Artificial Intelligence for fish species identification

As we wrote in our previous blog, the “Counting Fish” challenge was put forward by the Australian Institute of Marine Science (AIMS) as part of a call-out to look at innovative and streamlining technologies for a widely used method of marine research data collection. The Commonwealth Government’s Business Research and Innovation Initiative (BRII) has provided the grant funding and program to bring the best minds and solutions to tackle the challenge. Together with our partners at the Global Wetlands team from Griffith University, we’ve recently finished up the first stage which was an intensive 4 month Feasibility Study. 

The study focused on BRUVS (Baited Remote Underwater Video System) footage, and leveraging artificial intelligence (AI) and machine learning (ML) technologies to collect data and accelerate our understanding of fish in our oceans. AIMS and other researchers spend a lot of time manually capturing data from the videos, so finding efficiency measures and improvements to data consistency and quality would be of tremendous value. Out of the study we built a prototype application for processing and visualising BRUVS data, including automatically identifying and counting tropical fish species.  

Taking the OzFish open dataset and many hours of AIMS BRUVS footage, the team focused on training the AI model to accurately identify a range of fish species representing rare and common fish, fast moving and very small species, schools of overlapping fish and also differentiating morphologically similar species. Demonstrating  the effectiveness of our method for these specific challenges, allowing us to produce quantified, highly accurate results. We are now able to look confidently ahead towards tackling hundreds of species that live in Australia’s tropical waters.

The Fishscale online prototype – video metadata and playpack showing annotations and count statistics.

When we look back at it, we’ve achieved an incredible amount in a short space of time. Our nationally distributed team (Perth, Brisbane, Darwin) worked really hard to make sure we were on the same page and productive with online meetings, collaborations and workshops. This was no small feat when you think we had two COVID-19 lockdowns affecting our Queensland team members.

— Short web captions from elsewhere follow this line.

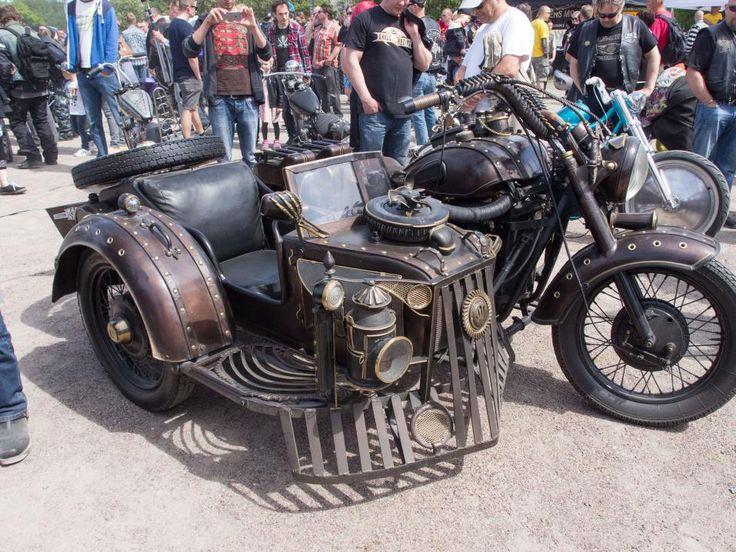 Yleisöäänestyksen voittaja ja custom-sarjan kakkonen Jaarnin Steampunk-tyyliin rakentama vm-59 K-750.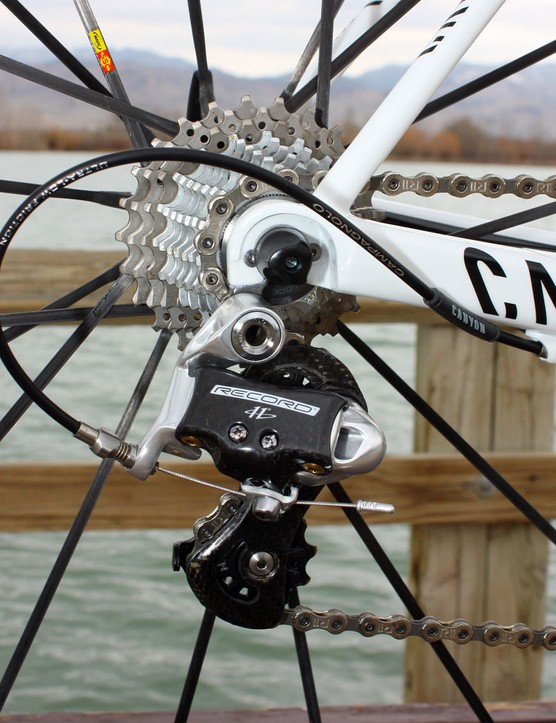 Rubber-coated pulleys on the Campagnolo Record rear derailleur make for a noticeably quiet drivetrain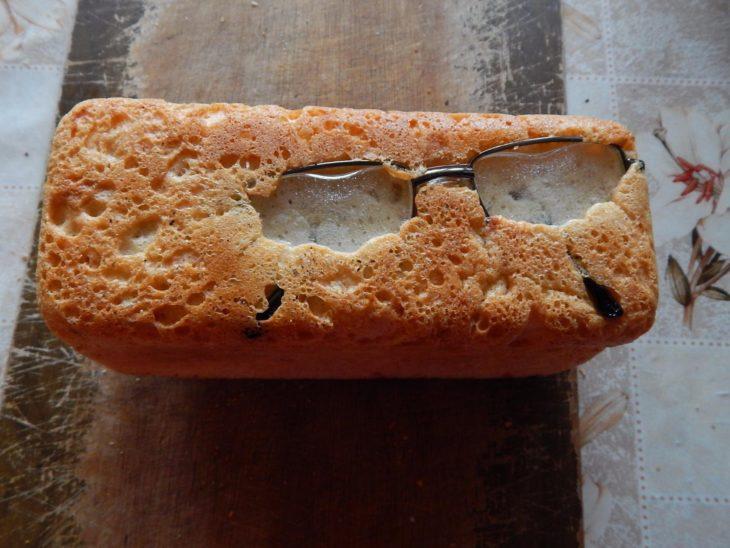 pan horneado con lentes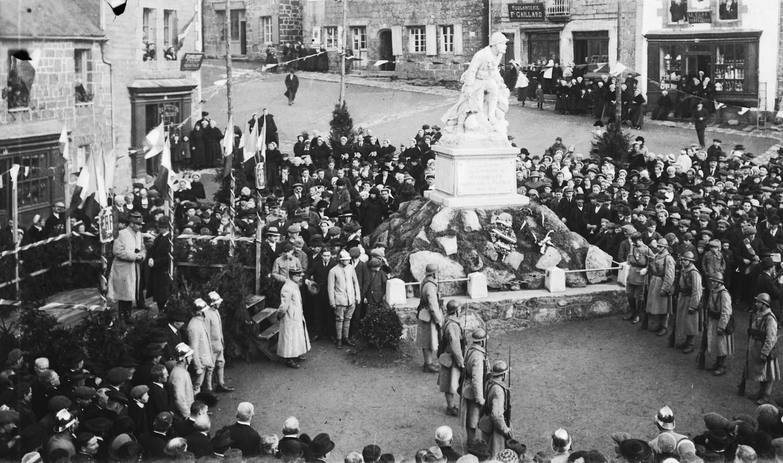 A Rostrenen, fantassins du 48e RI lors de l'inauguration, le 30 janvier 1921, du monument aux morts. Musée de Bretagne : 986.0001.193.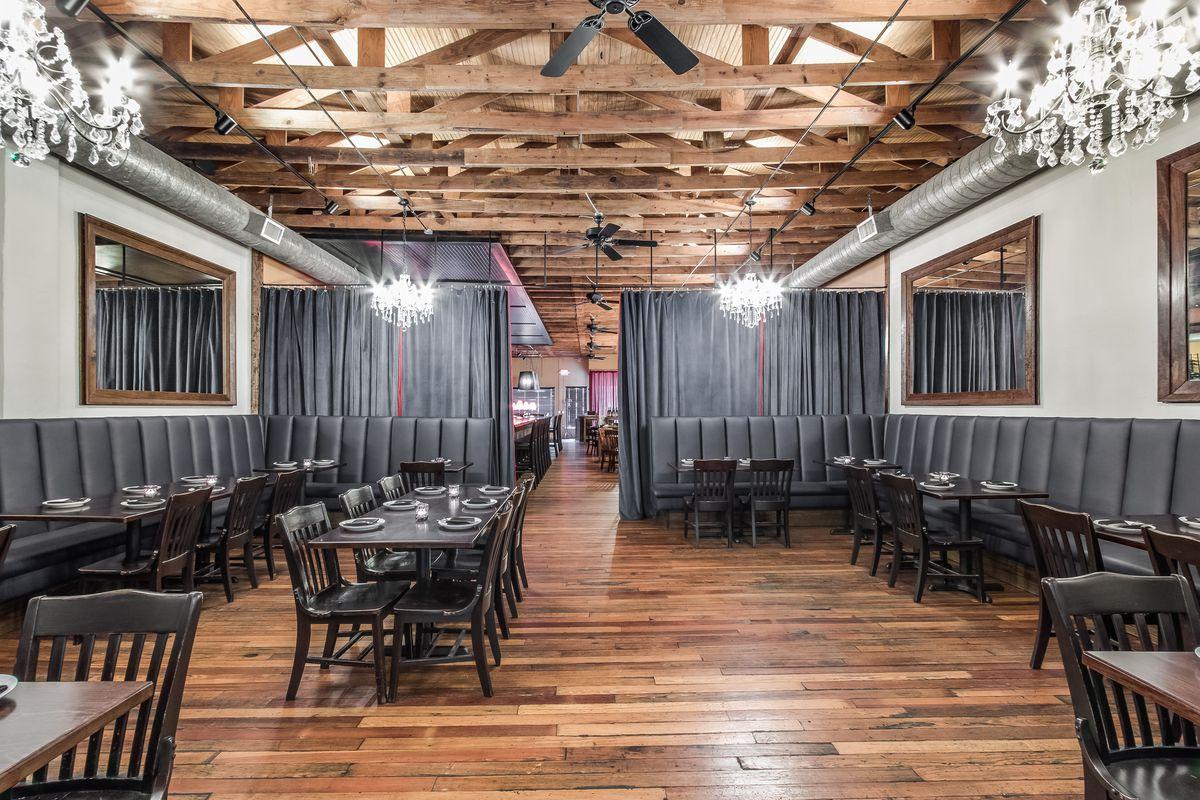 The back dining room at Vino Vino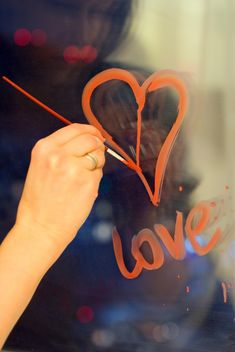 drawing hearts on the window - image #342871 gratis
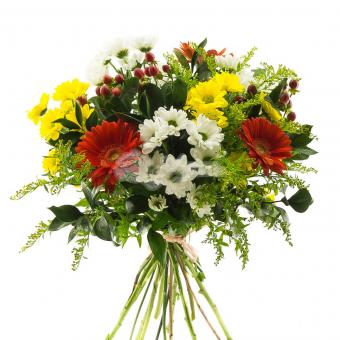 Букет с хризантемами, герберой и зеленью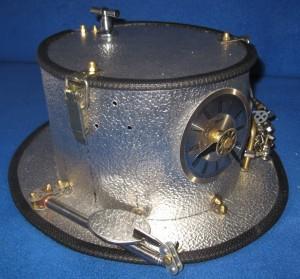 Die rechte Seite mit der Teleskopspiegelhalterung (zum selber auf die Uhr schauen). Die Bohrungen sind für die innenliegende Damperzeugungshalterung mit Pumpstange.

With a new Fishscale prototype web interface, a new BRUVS video can be uploaded and processed within minutes. While the researcher grabs a coffee, it generates the statistics they need to help model and understand population ecology and fish behaviour. There’s an important human quality control element as well, meaning that fish experts have the ability to make corrections, improve the model and increase the value of their data. 

We really enjoyed the regular interaction with the AIMS team as well, which helped us to design our Fishscale prototype with exciting features that will eventually deliver lots of value and efficiency gains for research workflows and other industry applications. 

So what happens next? Well, there is still plenty to do if we progress to the next phase. We know there are still challenges around much larger numbers of species, variations in water quality and environmental factors. In phase 2, our plan includes customising the user interface to adapt to different user types depending on their requirements for data capture and output. Different products based on the AI framework will have different audiences in mind depending on whether they come from research, monitoring, education, or not for profit groups.

We are confident this is just the beginning of an exciting journey to develop a highly valuable product for streamlining research workflows and generation of important statistics. In fact, the Proof of Concept phase starts up around September, and we are hopeful we can progress and continue working with AIMS on this key initiative. 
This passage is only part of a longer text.